Friend: You’re not coming to the party are you?
Me: God no.
Bikes are held up by witchcraft if u can ride a bike you are a level 1 wizard & if u can ride a unicycle you are a level 2 dork haha owned
My parents have been together for 40 years, and I don’t even like seeing the same cashier twice in a row at the grocery store.
4yo: What do you love most in the world?
Me: You & your brother
4yo: Oh
Me: What about you?
4yo: The fire tree in Plants vs. Zombies
Me: Oh
Babe, calm down. I don’t think you heard me. They’re MAGIC beans.
Finished building birdhouse. Bird couple coming by tomorrow. In their price range.
OUR KID WAS SOAKING WET WHEN YOU BROUGHT HIM HOME FROM SCHOOL!
Me: [water pouring from backseat] Listen, this car pool thing was your idea
I’m sorry your wife touches the elf on the shelf more than you.
*Grilling salmon
TELL ME WHAT YOU WERE DOING SWIMMING UPSTREAM LAST WEEK
The forest creatures begin stampeding.
You turn to me, clearly scared.
“We have no reason to fear the animals,” I reassure you.
You smile nervously. “Thank go—”
“Worry about whatever’s spooking them.”
Snake: What do you do?
Gun shop owner: I’m an arms dealer.
*snake gets super excited*
My lack of exercise is really catching up to me. Now it’s passing me. Wow, my lack of exercise is in great shape.
“Bjärk! Bjärk!”
-Björk’s dog
Burglars broke into Kanye West’s home.
As a result, 500 statues of Kanye West are missing.

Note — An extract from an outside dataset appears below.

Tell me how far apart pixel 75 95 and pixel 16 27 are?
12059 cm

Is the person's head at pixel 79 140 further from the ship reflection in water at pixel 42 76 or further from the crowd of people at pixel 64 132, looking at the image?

Conference calls are fun because no one knows I’m really home with massive diarrhea.
Boss: For the third time, PLEASE put us on mute.
A chimney is the eyes into the Jesus.
When one chimney closes, God shuts another door.
The eyes of the door is where the Jesus is.
And then the fortune cookie company fired me
*steps on Lego*
*stumbles backwards and trips over more Legos*
*throws all Legos away*
*Grandparents buy more Legos for Christmas*
[Olive Garden]
Me: *walks in*
Hostess: *hands me shovel* Bury the bodies in the back.
Me: Huh?
Hostess: When you’re here you’re family.